Locking eyes with her in the rear view mirror, my oldest says “momma, I can take Bailey to class if you want” Her voice sounded unsure but her eyes said I want to take this on! She being the big sister wanted to take our little kindergartener and show her the ropes. Part of me wanted to say “no, I want to do it!” But being the oldest sibling myself I fully understand the duty we have to our younger siblings. I may have wanted to have that moment with my kindergartener just as I did with her older sister on her first day of school, but I looked into those sweet oldest’s eyes and said of course you can! That would be a big help to mommy!

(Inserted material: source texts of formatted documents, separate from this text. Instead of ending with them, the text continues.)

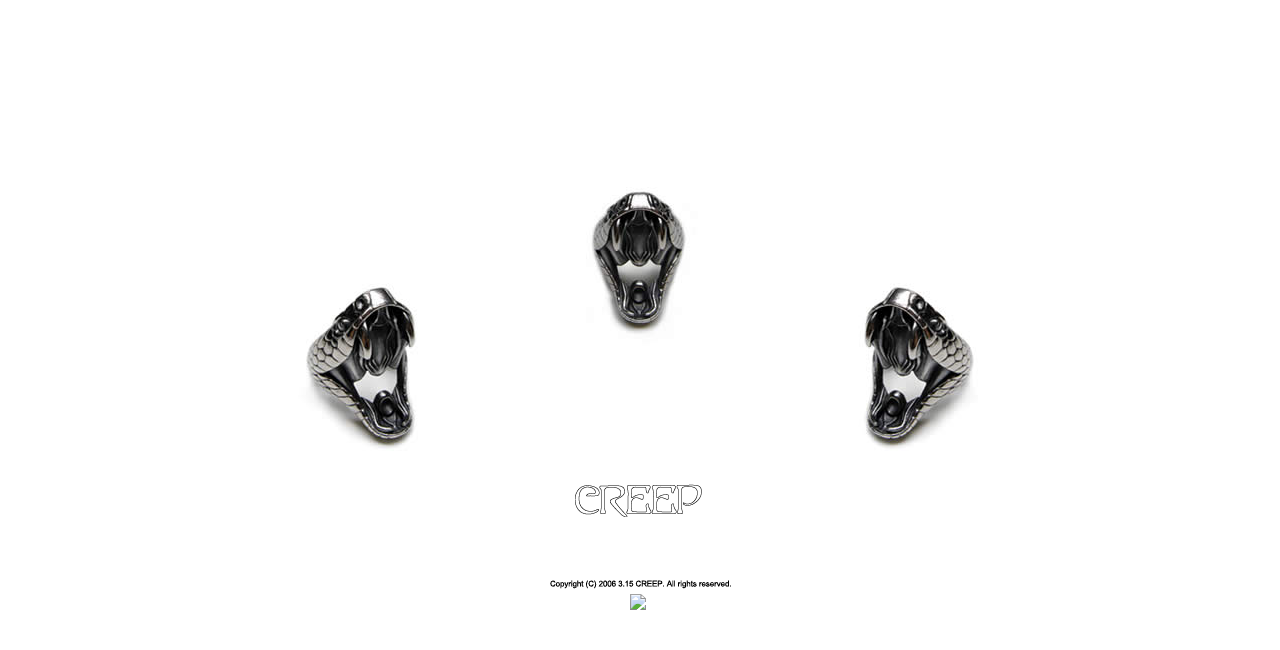

--- FILE ---
content_type: text/html
request_url: https://www.creep.jp/
body_size: 1221
content:
<!DOCTYPE HTML PUBLIC "-//W3C//DTD HTML 4.01 Transitional//EN">
<html>
<head>
<meta http-equiv="Content-Type" content="text/html; charset=Shift_JIS">
<title>CREEP</title>
<script language="JavaScript" type="text/JavaScript">
<!--
function MM_preloadImages() { //v3.0
  var d=document; if(d.images){ if(!d.MM_p) d.MM_p=new Array();
    var i,j=d.MM_p.length,a=MM_preloadImages.arguments; for(i=0; i<a.length; i++)
    if (a[i].indexOf("#")!=0){ d.MM_p[j]=new Image; d.MM_p[j++].src=a[i];}}
}

function MM_swapImgRestore() { //v3.0
  var i,x,a=document.MM_sr; for(i=0;a&&i<a.length&&(x=a[i])&&x.oSrc;i++) x.src=x.oSrc;
}

function MM_findObj(n, d) { //v4.01
  var p,i,x;  if(!d) d=document; if((p=n.indexOf("?"))>0&&parent.frames.length) {
    d=parent.frames[n.substring(p+1)].document; n=n.substring(0,p);}
  if(!(x=d[n])&&d.all) x=d.all[n]; for (i=0;!x&&i<d.forms.length;i++) x=d.forms[i][n];
  for(i=0;!x&&d.layers&&i<d.layers.length;i++) x=MM_findObj(n,d.layers[i].document);
  if(!x && d.getElementById) x=d.getElementById(n); return x;
}

function MM_swapImage() { //v3.0
  var i,j=0,x,a=MM_swapImage.arguments; document.MM_sr=new Array; for(i=0;i<(a.length-2);i+=3)
   if ((x=MM_findObj(a[i]))!=null){document.MM_sr[j++]=x; if(!x.oSrc) x.oSrc=x.src; x.src=a[i+2];}
}
//-->
</script>
<meta name="keywords" content="creep　クリープ　silver　シルバー　accessory　アクセサリー　jewelry ジュエリーring　リング　pendant　ペンダント　Skull　スカル　Frog　カエル　bone　ボーン　viper バイパー　fetus">
<meta name="description" content=" CREEP - Handcrafted Original Jewelry.">
</head>

<body onLoad="MM_preloadImages('img/creeplogo1.gif')">
<table width="535" height="100%" border="0" align="center" cellpadding="0" cellspacing="0">
  <tr>
    <td align="right" valign="middle"> 
      <table width="535" border="0" cellspacing="0" cellpadding="0">
        <tr> 
          <td height="370" align="center" valign="middle"><p>&nbsp;</p>
            <p>&nbsp;</p>
            <p style="margin-bottom: 0;"><img src="images/viper3-1_000.jpg" width="700" height="265"></p></td>
        </tr>
        <tr> 
          <td height="54" align="center" valign="middle"><a href="home.htm" onMouseOut="MM_swapImgRestore()" onMouseOver="MM_swapImage('Image3','','img/creeplogo1.gif',1)"><img src="img/creeplogo2.gif" name="Image3" width="140" height="50" border="0"></a></td>
        </tr>
        <tr> 
          <td height="64" align="center" valign="bottom"><img src="img/copy.gif"></td>
        </tr>
        <tr>
          <td height="30" align="center" valign="middle"><img src="http://sv34.lolipop.jp/cnt/accnt.php?cnt_id=933839&ac_id=LA12305962&mode=total">&nbsp;</td>
        </tr>
      </table>
    </td>
  </tr>
</table>
</body>
</html>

Now her voice carried with confidence as she explained the happenings of elementary school! you know, the arts the crafts and all the library books you get to read! Next as it was time to get out of the car, it was talks of recess and how you can play on the jungle Gym. She went on to explain the different play grounds and how the cool older kids get to play on that one! I kissed my sweet little five-year old goodbye and hugged her tight as she begins her next chapter in life.
This chapter that doesn’t always include mom and where my influence on her starts to lessen. It’s bittersweet actually. The new-found independence and the for sure beginnings of losing anything that can be considered baby. Tears filled my eyes as I watched these two walking side by side. Talking, laughing as they walked into the place that begins your preparation into adulthood.
I am proud of my oldest for taking it upon herself to help her sister out and a little saddened by the fact that she is growing way too fast. I still see that small baby with her beautiful big eyes and gorgeous hair when I look at her!
Motherhood is quite the roller coaster isn’t it? The emotions that comes with this role doesn’t makes sense to those who are not a mother. One minute they are driving us insane and we can’t run far enough away from them and the next minute we don’t want to blink because time goes by just too fast. We tell our kids to become more independent only to become a little saddened once they do. We long for the baby years again while fully embracing the independent years. If I were looking at someone else with these constant change in emotions I would suggest they see their therapist and get some good medications going pronto.
Today I watched proudly at my girls as they embraced their new adventures. Today was a good day to be a mom! Let’s face it, after dealing with the terrible two’s I needed a good mom day? What are some of your good mom day moments?